Have you heard about the “Common Core check”? If you missed it, here’s the summary: A father became frustrated by some new methods of teaching math that rendered him unable to help his second-grader with assigned homework. To mock the new teaching system, he wrote a personal check using the new teaching methods to protest what he saw as “change for the sake of change.” His photo of the check went viral, being shared across social media and news outlets, as a symbol of the new curriculum that many other parents found mysterious and confusing.
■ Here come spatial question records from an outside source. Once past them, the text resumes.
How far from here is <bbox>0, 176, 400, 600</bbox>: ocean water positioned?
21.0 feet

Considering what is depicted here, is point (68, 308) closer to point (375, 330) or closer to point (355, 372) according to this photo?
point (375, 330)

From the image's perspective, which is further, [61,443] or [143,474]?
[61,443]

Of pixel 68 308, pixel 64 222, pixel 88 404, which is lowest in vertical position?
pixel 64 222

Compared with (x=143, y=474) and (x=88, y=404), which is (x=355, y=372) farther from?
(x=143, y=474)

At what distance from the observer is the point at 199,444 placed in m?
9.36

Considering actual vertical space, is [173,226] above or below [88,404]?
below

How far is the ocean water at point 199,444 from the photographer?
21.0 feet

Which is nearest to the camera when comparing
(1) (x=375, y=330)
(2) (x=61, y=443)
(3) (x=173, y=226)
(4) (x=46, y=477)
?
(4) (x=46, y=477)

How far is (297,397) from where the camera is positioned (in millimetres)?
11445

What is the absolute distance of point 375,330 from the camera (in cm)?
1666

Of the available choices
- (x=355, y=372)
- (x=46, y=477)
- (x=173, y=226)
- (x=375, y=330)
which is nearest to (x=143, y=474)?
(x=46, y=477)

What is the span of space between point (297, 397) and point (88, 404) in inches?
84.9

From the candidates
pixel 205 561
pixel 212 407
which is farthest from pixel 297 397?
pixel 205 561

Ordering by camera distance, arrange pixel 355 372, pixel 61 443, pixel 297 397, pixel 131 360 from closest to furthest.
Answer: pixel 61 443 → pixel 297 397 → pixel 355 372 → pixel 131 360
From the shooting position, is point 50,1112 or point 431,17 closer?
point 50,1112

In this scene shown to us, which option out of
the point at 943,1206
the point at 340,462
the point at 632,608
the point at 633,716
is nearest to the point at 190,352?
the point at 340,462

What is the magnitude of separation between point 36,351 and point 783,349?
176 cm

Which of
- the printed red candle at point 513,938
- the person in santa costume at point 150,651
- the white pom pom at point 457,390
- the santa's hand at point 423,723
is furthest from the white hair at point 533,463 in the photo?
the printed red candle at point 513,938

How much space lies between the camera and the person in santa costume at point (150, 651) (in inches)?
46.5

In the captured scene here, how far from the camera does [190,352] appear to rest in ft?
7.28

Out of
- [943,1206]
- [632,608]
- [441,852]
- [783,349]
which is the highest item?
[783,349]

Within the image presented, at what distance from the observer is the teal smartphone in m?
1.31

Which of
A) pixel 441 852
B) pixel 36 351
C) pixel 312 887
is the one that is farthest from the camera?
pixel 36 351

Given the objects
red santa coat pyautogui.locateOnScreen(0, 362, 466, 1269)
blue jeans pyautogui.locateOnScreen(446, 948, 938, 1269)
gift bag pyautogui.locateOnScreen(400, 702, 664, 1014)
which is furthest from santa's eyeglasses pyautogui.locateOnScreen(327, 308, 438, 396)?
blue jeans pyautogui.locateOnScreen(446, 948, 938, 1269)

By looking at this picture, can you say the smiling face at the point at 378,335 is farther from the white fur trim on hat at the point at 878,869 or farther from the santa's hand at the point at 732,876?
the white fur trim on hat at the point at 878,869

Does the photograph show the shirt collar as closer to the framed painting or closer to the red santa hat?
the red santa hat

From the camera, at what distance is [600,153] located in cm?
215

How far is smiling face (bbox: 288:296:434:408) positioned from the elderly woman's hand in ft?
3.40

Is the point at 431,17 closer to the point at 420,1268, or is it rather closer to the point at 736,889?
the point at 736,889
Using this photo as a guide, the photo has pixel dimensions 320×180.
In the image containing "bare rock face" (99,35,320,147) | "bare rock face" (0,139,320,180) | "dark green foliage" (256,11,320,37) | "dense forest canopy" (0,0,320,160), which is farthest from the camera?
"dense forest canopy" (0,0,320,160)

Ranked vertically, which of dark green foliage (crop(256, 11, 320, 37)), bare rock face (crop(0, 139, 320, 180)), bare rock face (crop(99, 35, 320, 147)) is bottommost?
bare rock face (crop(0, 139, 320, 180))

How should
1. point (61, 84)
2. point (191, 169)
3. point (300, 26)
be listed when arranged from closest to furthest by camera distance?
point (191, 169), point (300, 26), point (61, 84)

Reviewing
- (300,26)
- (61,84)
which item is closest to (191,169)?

Your school may or may not use the “ten-frame” method of teaching addition, which is the instructional point at the butt of the father’s satire. But the incident illustrates the uphill battle that all schools—private and public—face when introducing new ways of teaching old concepts.
Parents, as a rule, often wish to replicate the good points of their own childhood with their children. For example, if parents enjoyed and benefited from playing on the school’s soccer team, they’ll promote extracurricular sport participation for their own children, hoping to replicate the positive outcomes.
What happens when a school changes curriculum that—from the parents’ perspective— wasn’t broken? In this case, the change must be immediately positive, or else it will suffer from what one of our consultants calls the “attribution of negative outcomes.”
To demonstrate this concept, let’s go back to our original Common Core math example. The furious father’s second-grader was learning basic addition, something the father finds easy. If the school had used methods that the father was familiar with (and could help his child to figure out), blame for the child’s lack of comprehension would be placed on the child for not learning well enough or on the teacher for not clearly illustrating the concept. (Most will blame the teacher.)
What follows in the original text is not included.